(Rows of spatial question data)
--- start ---

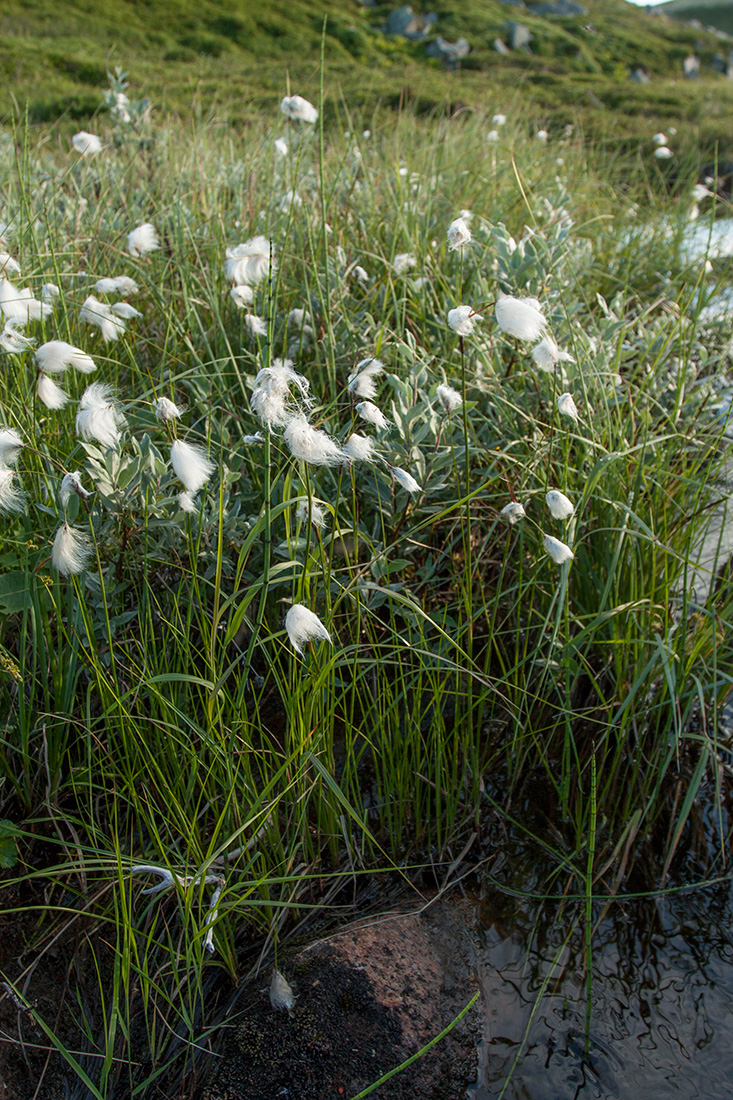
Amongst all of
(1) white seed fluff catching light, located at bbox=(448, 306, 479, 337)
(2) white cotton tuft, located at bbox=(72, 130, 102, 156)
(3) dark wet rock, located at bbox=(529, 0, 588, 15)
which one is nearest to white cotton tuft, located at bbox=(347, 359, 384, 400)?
(1) white seed fluff catching light, located at bbox=(448, 306, 479, 337)

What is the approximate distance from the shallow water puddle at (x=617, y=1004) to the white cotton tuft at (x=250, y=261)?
1541mm

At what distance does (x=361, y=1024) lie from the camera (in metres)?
1.22

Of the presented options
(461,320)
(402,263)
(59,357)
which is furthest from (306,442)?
(402,263)

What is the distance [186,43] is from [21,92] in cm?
1506

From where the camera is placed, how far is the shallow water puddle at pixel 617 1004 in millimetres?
1199

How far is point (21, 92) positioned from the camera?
9109 millimetres

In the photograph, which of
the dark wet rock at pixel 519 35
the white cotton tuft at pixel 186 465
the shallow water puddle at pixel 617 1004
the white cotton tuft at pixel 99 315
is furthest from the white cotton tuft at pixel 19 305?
the dark wet rock at pixel 519 35

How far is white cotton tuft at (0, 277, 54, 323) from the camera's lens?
175 centimetres

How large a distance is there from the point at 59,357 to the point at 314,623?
0.77 metres

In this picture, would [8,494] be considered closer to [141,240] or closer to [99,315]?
[99,315]

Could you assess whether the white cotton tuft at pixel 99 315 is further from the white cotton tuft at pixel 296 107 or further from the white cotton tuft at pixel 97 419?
the white cotton tuft at pixel 296 107

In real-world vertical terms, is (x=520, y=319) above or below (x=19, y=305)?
above

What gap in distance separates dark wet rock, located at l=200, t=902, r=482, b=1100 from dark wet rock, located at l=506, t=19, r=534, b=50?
95.9ft

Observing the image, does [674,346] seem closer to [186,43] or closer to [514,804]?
[514,804]
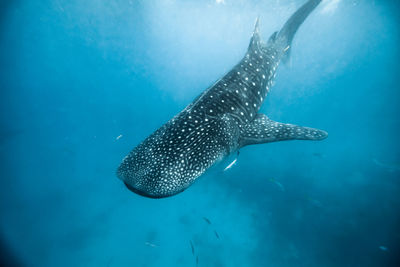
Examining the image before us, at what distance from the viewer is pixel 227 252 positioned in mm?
8461

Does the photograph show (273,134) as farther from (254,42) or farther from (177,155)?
(254,42)

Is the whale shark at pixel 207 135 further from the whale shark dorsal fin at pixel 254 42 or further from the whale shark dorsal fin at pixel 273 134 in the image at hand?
the whale shark dorsal fin at pixel 254 42

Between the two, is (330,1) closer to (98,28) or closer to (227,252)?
(227,252)

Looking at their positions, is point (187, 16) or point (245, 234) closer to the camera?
point (245, 234)

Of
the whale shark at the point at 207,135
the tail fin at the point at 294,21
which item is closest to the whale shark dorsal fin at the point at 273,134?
the whale shark at the point at 207,135

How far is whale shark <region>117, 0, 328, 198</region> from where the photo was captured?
192cm

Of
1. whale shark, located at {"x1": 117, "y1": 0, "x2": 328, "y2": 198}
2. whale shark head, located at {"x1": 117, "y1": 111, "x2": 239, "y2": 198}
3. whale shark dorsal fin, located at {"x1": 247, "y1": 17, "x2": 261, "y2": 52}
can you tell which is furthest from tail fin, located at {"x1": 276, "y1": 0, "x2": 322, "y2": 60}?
whale shark head, located at {"x1": 117, "y1": 111, "x2": 239, "y2": 198}

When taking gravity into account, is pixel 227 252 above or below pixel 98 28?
below

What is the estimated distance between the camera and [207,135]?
247cm

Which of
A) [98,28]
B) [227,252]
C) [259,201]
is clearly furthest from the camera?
[98,28]

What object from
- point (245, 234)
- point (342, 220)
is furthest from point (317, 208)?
point (245, 234)

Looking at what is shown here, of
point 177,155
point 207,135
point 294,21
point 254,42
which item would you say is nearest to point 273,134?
point 207,135

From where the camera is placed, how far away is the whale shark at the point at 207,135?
1924mm

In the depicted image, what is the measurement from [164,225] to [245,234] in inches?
198
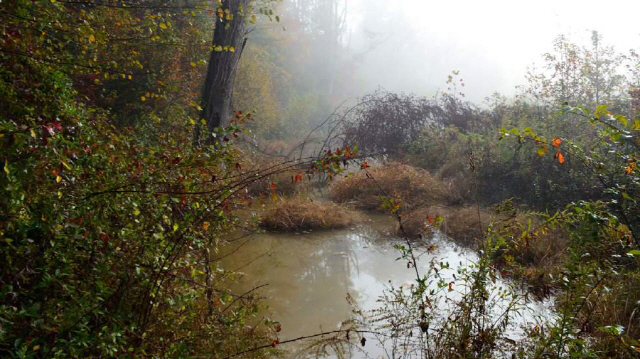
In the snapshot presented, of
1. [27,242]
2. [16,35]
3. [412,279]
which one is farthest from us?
[412,279]

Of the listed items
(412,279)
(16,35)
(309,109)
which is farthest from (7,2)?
(309,109)

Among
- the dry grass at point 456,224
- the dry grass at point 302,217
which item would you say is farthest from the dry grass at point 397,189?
the dry grass at point 302,217

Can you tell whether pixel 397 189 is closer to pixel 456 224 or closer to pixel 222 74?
pixel 456 224

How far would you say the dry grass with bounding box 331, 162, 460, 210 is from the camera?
27.5ft

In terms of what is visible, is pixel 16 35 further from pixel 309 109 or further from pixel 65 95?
pixel 309 109

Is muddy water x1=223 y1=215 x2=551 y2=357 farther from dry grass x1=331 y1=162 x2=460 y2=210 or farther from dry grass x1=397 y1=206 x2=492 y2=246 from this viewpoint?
dry grass x1=331 y1=162 x2=460 y2=210

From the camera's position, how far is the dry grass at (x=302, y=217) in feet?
22.2

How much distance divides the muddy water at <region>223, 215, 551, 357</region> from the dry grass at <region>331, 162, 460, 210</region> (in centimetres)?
133

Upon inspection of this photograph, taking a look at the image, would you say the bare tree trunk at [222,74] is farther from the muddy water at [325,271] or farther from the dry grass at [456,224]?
the dry grass at [456,224]

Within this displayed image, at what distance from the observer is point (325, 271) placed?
513 cm

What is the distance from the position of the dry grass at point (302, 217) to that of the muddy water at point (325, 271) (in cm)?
21

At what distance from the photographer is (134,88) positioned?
8.23 meters

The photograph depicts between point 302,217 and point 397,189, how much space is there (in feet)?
8.27

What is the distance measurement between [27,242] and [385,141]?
1085 centimetres
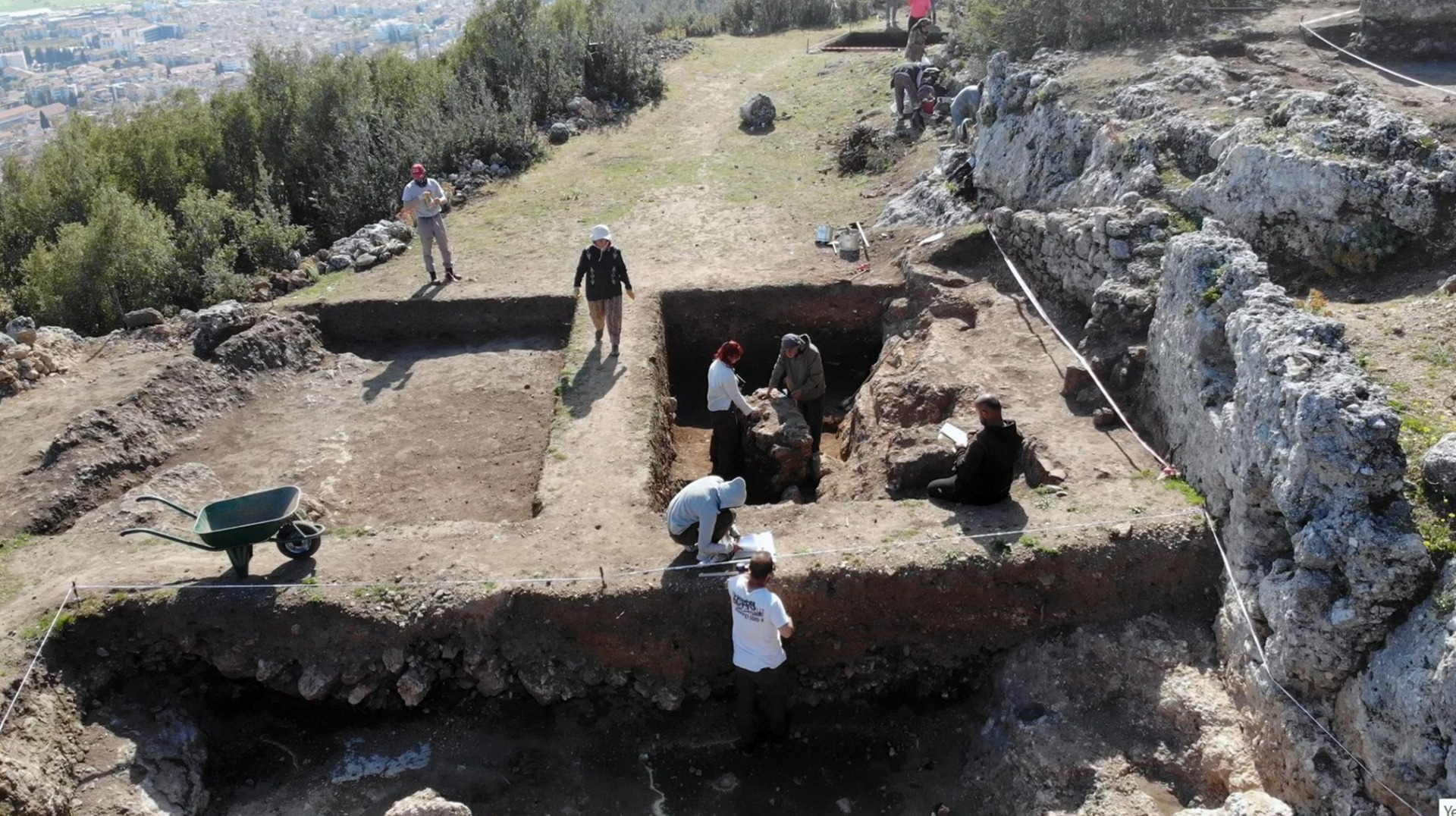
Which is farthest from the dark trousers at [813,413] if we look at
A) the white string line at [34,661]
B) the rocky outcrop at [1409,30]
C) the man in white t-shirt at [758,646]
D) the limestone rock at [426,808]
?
the rocky outcrop at [1409,30]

--- end ---

AIM OF THE EXERCISE: Write out all the lines of the items above as a numbered list, skipping blank lines and leaving out the pictures.

OUTPUT:
1. Amongst all of
2. (1) white seed fluff catching light, located at bbox=(448, 306, 479, 337)
3. (2) white cotton tuft, located at bbox=(72, 130, 102, 156)
4. (3) dark wet rock, located at bbox=(529, 0, 588, 15)
5. which one is nearest to white cotton tuft, located at bbox=(347, 359, 384, 400)?
6. (1) white seed fluff catching light, located at bbox=(448, 306, 479, 337)
7. What is the approximate distance from the shallow water puddle at (x=617, y=1004) to the white cotton tuft at (x=250, y=261)?
8. 1541mm
9. At what distance does (x=361, y=1024) lie from the camera (in metres)?
10. 1.22
11. Of the presented options
12. (461,320)
13. (402,263)
14. (59,357)
15. which is furthest from (306,442)?
16. (402,263)
17. What is the distance [186,43] is from [21,92] in cm?
18. 1506
19. From where the camera is placed, how far is the shallow water puddle at pixel 617 1004 in millimetres?
20. 1199
21. How far is point (21, 92) positioned from the camera?
22. 9109 millimetres
23. In the photograph, which of
24. the dark wet rock at pixel 519 35
25. the white cotton tuft at pixel 186 465
26. the shallow water puddle at pixel 617 1004
27. the white cotton tuft at pixel 99 315
28. is furthest from the white cotton tuft at pixel 19 305?
29. the dark wet rock at pixel 519 35
30. How far is white cotton tuft at (0, 277, 54, 323) from the camera's lens?
31. 175 centimetres
32. How large a distance is there from the point at 59,357 to the point at 314,623?
33. 0.77 metres
34. In this picture, would [8,494] be considered closer to [141,240] or closer to [99,315]?
35. [99,315]
36. Could you assess whether the white cotton tuft at pixel 99 315 is further from the white cotton tuft at pixel 296 107 or further from the white cotton tuft at pixel 97 419?
37. the white cotton tuft at pixel 296 107
38. In real-world vertical terms, is (x=520, y=319) above or below (x=19, y=305)?
39. above
40. What gap in distance separates dark wet rock, located at l=200, t=902, r=482, b=1100 from dark wet rock, located at l=506, t=19, r=534, b=50?
41. 95.9ft
42. Observing the image, does [674,346] seem closer to [186,43] or closer to [514,804]?
43. [514,804]
44. Examining the image before us, at what distance from the viewer is pixel 227 252 positioned in mm?
45. 8461
46. Does the photograph show (273,134) as farther from (254,42) or farther from (177,155)?
47. (254,42)
48. Is the whale shark at pixel 207 135 further from the whale shark dorsal fin at pixel 254 42 or further from the whale shark dorsal fin at pixel 273 134 in the image at hand?
49. the whale shark dorsal fin at pixel 254 42
50. Between the two, is (330,1) closer to (98,28) or closer to (227,252)?
51. (227,252)
52. Looking at their positions, is point (187, 16) or point (245, 234) closer to the camera?
53. point (245, 234)
54. Of
55. the whale shark at the point at 207,135
56. the tail fin at the point at 294,21
57. which item is closest to the whale shark dorsal fin at the point at 273,134?
58. the whale shark at the point at 207,135
59. How far is whale shark <region>117, 0, 328, 198</region> from where the photo was captured?
60. 192cm
61. Of
62. 1. whale shark, located at {"x1": 117, "y1": 0, "x2": 328, "y2": 198}
63. 2. whale shark head, located at {"x1": 117, "y1": 111, "x2": 239, "y2": 198}
64. 3. whale shark dorsal fin, located at {"x1": 247, "y1": 17, "x2": 261, "y2": 52}
65. can you tell which is furthest from tail fin, located at {"x1": 276, "y1": 0, "x2": 322, "y2": 60}?
66. whale shark head, located at {"x1": 117, "y1": 111, "x2": 239, "y2": 198}
67. When taking gravity into account, is pixel 227 252 above or below pixel 98 28?
68. below
69. What is the estimated distance between the camera and [207,135]?
70. 247cm
71. Which of
72. A) [98,28]
73. B) [227,252]
74. C) [259,201]
75. is clearly furthest from the camera?
76. [98,28]
77. What object from
78. - point (245, 234)
79. - point (342, 220)
80. is furthest from point (317, 208)?
81. point (245, 234)
82. Looking at what is shown here, of
83. point 177,155
84. point 207,135
85. point 294,21
86. point 254,42
87. which item would you say is nearest to point 273,134?
88. point 207,135
89. From where the camera is placed, how far away is the whale shark at the point at 207,135?
90. 1924mm
91. In the depicted image, what is the measurement from [164,225] to [245,234] in inches?
92. 198
93. In the snapshot presented, of
94. 1. [27,242]
95. 2. [16,35]
96. 3. [412,279]
97. which one is farthest from us?
98. [412,279]
99. Of the listed items
100. (412,279)
101. (16,35)
102. (309,109)
103. which is farthest from (7,2)?
104. (309,109)
105. Among
106. - the dry grass at point 456,224
107. - the dry grass at point 302,217
108. which item would you say is farthest from the dry grass at point 397,189?
109. the dry grass at point 302,217
110. Can you tell whether pixel 397 189 is closer to pixel 456 224 or closer to pixel 222 74?
111. pixel 456 224
112. How far would you say the dry grass with bounding box 331, 162, 460, 210 is from the camera?
113. 27.5ft
114. In terms of what is visible, is pixel 16 35 further from pixel 309 109 or further from pixel 65 95?
115. pixel 309 109
116. Is muddy water x1=223 y1=215 x2=551 y2=357 farther from dry grass x1=331 y1=162 x2=460 y2=210 or farther from dry grass x1=397 y1=206 x2=492 y2=246 from this viewpoint?
117. dry grass x1=331 y1=162 x2=460 y2=210
118. From the camera's position, how far is the dry grass at (x=302, y=217) in feet?
119. 22.2
120. How much distance divides the muddy water at <region>223, 215, 551, 357</region> from the dry grass at <region>331, 162, 460, 210</region> (in centimetres)?
121. 133
122. Upon inspection of this photograph, taking a look at the image, would you say the bare tree trunk at [222,74] is farther from the muddy water at [325,271] or farther from the dry grass at [456,224]?
123. the dry grass at [456,224]
124. Within this displayed image, at what distance from the observer is point (325, 271) placed?
125. 513 cm
126. What is the distance from the position of the dry grass at point (302, 217) to that of the muddy water at point (325, 271) (in cm)?
127. 21
128. At what distance from the photographer is (134,88) positioned?
129. 8.23 meters
130. The photograph depicts between point 302,217 and point 397,189, how much space is there (in feet)?
131. 8.27
132. What is the distance measurement between [27,242] and [385,141]?
133. 1085 centimetres
134. Which is farthest from the dark trousers at [813,413] if we look at
135. A) the white string line at [34,661]
136. B) the rocky outcrop at [1409,30]
137. C) the man in white t-shirt at [758,646]
138. D) the limestone rock at [426,808]
139. ?
140. the rocky outcrop at [1409,30]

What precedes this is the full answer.